Verilen alıntı:
————

Masonlar.org - Harici Forumu

 

Gönderen Konu: Kötü insan yoktur, subjektiflik vardır.  (Okunma sayısı 8376 defa)

0 Üye ve 1 Ziyaretçi konuyu incelemekte.

Ekim 11, 2019, 02:13:07 ös

Küçük bir felsefi düşüncemi buraya not düşmek isterim;

İnsanlar ikiye ayrılır. İyiler(bilinci tam açılmışlar) ve daha az iyiler(henüz bilincini tam açamamış olanlar). En kötü insanın bile iyi bir yönü mutlaka vardır.

İnsanların iyi ve ya kötü olması, bizim onları değerlendirdiğimiz şekile göre biçimlenir. Yani çoğunlukla; bir birey, birine göre iyi diğerine göre kötü olabilir, bu subjektiftir. Doğal olarak insanı nasıl değerlendirirsen hayal gücünde o kişi o hali alır. Onun için asıl mesele insandaki iyiyi görebilmekte yatar.

-Mandıra Filozofu-
Errare humanum est.
Ayıplı Müzmin öğrenci


Ekim 11, 2019, 02:57:03 ös
Yanıtla #1

Doğru ve fakat eksik değerlendirme bana göre. Şöyle ki; dondurulmuş bir an ve bu ana farklı kişilerin bulunduğu pencereden bakışından bahsedilmiş.

Oysa ki iyi denilen veya kötü denilen kişinin değişik zaman kesitleri ve dahi değişik şartlardaki durumlarına göre subjektif yorum yapanın bile yorumu değişebilir!

İyi kişiyi tanımlamaya kalksak, herkes farklı tanım yapar ama ortalamasını alsak. Biraz Etik biraz Erdem buluruz, peki ama hangi şartta.

Mesela harama el uzatmamak! Şüphesiz iyi biri ister inanç ister etik sebeplerden bunu yapmaz. Peki bir memur alalım. Önüne de imar planı koyalım, bir imzası ile bir müteahhit milyarlar kazansın. Buna göre de bu memura bir şeyler teklif etmiş olsun. Tuzu kuru bir memur elinin tersiyle iter ve iyi insan olur. Peki ama rutubetli kira evi yüzünden çocuğu hasta, hastalığı ileri, tedavisi masraflı, masrafı için yeterli gücü olmayan bir ortama koyun aynı memuru. Sonuç ne olur?

Veya bu kişi çok iyi her gün herkese gülümser, günaydın der vs. dediğimiz kişi sabah hanımı tarafından başkaları ile kıyaslanarak yetersizliği yüzüne vurulmuşsa ve onuru kırılmışsa o sabah da aynı davranabilecek mi? Davranmasa artık iyi olmayacak mı? Halbuki aynı kişi...

————

Gösterilen bilgiler:
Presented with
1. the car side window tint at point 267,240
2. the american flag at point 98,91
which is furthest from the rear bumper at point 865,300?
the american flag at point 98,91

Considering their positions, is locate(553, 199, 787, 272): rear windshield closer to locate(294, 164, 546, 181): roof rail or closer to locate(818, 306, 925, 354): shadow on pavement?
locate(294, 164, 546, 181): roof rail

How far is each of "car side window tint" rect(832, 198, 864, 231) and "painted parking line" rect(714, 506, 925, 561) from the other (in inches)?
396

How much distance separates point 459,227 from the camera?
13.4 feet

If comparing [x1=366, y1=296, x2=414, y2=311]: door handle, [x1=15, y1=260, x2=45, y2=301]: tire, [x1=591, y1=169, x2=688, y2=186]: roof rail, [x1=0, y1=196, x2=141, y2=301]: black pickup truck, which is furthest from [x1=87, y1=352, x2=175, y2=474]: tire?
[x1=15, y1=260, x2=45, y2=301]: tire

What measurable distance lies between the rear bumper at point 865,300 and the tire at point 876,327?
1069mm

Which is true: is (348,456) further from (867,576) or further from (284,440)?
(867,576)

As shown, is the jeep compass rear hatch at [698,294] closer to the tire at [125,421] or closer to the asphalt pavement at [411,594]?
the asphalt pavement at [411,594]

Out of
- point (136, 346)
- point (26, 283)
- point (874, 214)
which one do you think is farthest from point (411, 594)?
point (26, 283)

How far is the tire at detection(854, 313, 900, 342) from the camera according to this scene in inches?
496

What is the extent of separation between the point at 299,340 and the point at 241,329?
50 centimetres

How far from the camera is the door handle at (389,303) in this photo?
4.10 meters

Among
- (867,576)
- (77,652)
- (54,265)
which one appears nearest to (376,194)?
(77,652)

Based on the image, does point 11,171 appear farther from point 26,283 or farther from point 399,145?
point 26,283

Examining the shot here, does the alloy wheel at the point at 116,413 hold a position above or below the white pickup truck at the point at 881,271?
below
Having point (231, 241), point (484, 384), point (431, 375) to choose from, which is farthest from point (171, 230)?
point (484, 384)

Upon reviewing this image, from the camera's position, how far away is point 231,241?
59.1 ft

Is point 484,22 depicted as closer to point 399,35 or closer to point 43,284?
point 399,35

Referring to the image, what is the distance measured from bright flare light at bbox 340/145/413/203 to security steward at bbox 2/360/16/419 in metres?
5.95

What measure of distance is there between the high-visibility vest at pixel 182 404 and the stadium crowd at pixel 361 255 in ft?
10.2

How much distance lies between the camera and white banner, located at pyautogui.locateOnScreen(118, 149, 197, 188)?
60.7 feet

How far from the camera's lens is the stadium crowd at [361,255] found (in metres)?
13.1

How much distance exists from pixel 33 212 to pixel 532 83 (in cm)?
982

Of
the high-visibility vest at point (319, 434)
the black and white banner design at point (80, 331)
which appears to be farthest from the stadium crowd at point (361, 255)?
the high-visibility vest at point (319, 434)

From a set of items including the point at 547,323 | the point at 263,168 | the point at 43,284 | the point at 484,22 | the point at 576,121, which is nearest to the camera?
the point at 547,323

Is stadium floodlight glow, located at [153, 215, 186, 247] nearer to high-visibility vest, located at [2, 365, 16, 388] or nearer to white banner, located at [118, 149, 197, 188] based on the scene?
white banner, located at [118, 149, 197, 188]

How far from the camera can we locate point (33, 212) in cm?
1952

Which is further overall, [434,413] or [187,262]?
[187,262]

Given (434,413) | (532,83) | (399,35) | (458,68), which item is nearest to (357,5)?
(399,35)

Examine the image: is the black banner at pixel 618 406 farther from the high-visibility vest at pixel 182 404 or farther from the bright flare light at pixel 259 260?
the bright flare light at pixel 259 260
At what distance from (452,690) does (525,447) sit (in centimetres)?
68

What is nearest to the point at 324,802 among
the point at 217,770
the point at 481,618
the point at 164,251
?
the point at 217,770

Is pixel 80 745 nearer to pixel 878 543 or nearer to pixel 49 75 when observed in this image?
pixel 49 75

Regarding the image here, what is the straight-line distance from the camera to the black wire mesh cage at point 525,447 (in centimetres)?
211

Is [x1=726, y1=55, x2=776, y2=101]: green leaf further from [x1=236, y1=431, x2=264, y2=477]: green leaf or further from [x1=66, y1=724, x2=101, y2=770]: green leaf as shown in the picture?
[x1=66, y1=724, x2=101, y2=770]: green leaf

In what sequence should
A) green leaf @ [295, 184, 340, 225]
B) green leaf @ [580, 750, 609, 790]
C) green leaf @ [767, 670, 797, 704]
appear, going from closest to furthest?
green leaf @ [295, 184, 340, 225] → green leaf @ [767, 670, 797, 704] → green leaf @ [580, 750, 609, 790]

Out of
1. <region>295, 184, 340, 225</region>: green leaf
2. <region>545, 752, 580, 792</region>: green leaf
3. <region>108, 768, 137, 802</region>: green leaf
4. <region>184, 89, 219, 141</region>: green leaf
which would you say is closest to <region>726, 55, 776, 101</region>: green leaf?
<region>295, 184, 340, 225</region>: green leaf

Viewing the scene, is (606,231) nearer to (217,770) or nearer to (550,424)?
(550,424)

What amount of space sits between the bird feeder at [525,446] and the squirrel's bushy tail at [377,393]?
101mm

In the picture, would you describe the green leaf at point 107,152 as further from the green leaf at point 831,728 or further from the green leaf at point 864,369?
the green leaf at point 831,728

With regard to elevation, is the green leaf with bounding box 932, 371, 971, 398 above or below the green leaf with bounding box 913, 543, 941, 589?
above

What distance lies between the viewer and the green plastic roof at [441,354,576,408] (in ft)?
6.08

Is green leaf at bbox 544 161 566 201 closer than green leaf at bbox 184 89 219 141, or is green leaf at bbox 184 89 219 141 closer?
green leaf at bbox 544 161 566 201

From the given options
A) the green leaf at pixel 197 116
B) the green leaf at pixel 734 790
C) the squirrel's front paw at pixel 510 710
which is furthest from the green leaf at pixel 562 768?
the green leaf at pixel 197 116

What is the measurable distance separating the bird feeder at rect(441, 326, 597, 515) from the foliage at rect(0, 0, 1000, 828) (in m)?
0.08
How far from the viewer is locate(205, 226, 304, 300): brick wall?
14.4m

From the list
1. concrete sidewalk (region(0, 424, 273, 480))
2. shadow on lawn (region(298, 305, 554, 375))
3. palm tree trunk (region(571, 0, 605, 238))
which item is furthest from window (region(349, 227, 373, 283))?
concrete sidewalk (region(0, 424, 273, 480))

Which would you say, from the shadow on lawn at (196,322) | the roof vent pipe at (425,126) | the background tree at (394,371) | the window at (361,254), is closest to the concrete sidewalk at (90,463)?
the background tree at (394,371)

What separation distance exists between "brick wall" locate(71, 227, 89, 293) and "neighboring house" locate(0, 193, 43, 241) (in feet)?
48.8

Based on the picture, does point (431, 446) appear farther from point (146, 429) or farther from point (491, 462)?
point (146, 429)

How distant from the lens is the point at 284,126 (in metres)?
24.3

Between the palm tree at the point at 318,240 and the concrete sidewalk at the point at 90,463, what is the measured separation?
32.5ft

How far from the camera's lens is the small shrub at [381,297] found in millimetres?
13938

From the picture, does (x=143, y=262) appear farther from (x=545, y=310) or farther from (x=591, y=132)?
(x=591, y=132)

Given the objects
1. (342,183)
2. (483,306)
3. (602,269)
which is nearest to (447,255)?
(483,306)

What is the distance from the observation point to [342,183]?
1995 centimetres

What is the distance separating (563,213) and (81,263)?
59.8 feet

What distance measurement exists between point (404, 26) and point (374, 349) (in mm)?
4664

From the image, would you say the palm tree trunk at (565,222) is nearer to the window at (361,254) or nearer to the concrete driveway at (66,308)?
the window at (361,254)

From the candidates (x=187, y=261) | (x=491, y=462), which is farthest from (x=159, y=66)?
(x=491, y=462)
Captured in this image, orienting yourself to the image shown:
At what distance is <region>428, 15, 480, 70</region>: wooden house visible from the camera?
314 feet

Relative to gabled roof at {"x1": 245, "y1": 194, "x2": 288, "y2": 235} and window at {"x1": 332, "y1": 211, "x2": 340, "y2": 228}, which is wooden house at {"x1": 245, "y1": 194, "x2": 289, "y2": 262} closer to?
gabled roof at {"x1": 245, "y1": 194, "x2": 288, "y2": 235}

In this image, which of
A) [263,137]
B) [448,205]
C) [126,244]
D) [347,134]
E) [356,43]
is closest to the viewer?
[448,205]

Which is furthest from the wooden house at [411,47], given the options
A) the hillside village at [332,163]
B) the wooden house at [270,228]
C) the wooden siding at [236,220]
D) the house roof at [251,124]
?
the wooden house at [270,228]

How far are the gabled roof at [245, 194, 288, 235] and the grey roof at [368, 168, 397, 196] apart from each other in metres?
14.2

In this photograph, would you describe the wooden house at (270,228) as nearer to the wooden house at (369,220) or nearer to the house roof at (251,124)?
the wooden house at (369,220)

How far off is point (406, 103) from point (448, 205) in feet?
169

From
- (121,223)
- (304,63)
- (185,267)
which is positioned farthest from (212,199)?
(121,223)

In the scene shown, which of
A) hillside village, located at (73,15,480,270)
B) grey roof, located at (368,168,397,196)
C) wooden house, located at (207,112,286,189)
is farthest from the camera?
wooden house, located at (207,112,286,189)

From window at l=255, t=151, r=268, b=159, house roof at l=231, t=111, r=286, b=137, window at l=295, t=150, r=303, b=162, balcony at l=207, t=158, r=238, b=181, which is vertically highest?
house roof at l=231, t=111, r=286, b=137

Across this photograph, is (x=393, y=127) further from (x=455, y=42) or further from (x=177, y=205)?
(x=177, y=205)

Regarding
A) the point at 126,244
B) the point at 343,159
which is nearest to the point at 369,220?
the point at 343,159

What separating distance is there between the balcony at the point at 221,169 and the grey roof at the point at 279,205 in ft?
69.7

————

Görevler:
(1) Forum yazışmasında soru işaretiyle biten cümleler hangileridir? Hepsini eksiksiz yazın.
(2) İyilik ve kötülük üzerine olan forum yazışmasını kaldığı yerden sürdürün.

Beklenen yanıtlar:
(1)
Sonuç ne olur?
Veya bu kişi çok iyi her gün herkese gülümser, günaydın der vs. dediğimiz kişi sabah hanımı tarafından başkaları ile kıyaslanarak yetersizliği yüzüne vurulmuşsa ve onuru kırılmışsa o sabah da aynı davranabilecek mi?
Davranmasa artık iyi olmayacak mı?

(2)
Bir de iyilik mezuramız hep bize göre çalışır. Biri istediğimizi yaptığı, işimizi gördüğü, bize istemediğimiz sözleri söylemeyen, hoşumuza gitmeyen gerçekleri yüzümüze vurmayan, hatta çoğu zaman ensesine vurup ekmeğini elinden aldığımız kişilere kullandığımız birine 'çok iyi bu çocuk' ya deriz!

İyi kötü, melek şeytan. Bunlar aynı karbonun farklı ortam ve şartlarda kalmış hallerini ifade eder aslında. Kimi kömür olur sadece yakılacak gözle bakılır, kimi elmas olup takılacak; atmalara kıyamayacak sınıfa konulur...

Öyle değil mi?

Sanırım bu felsefenin daha geniş ve açıklayıcı yorumunu yaptınız. Kaleminize sağlık sayın ANARCHOSA.

Sevgiler.

Errare humanum est.
Ayıplı Müzmin öğrenci


Ekim 12, 2019, 09:53:46 ös
Yanıtla #2
  • Aktif Uye
  • ***
  • İleti: 631
  • Cinsiyet: Bay

“Kötü insan yoktur. Çünkü insansa kötü değildir. Eğer kötüyse zaten insan değildir.”


İsmini hatırlamakta yanılıyor olabilirim ama sanırım aşağıda bahsi geçen anlatı şair Yaşar Nabi’ye ait. Etrafına biriken birkaç genç, kendisine hocam kötü şiir var mıdır diye soruyorlar? O da hiç beklenmeyen bir tarz ve sakinlikle “elbette yoktur” diye cevap veriyor.

Nasıl olmaz efendim, öyle şey mi olur gibi homurtular tam yükselecekken, şair bunun önüne geçerek şöyle devam ediyor:

“Kötü şiir yoktur. Çünkü şiirse kötü değildir. Eğer kötü ise zaten şiir değildir.”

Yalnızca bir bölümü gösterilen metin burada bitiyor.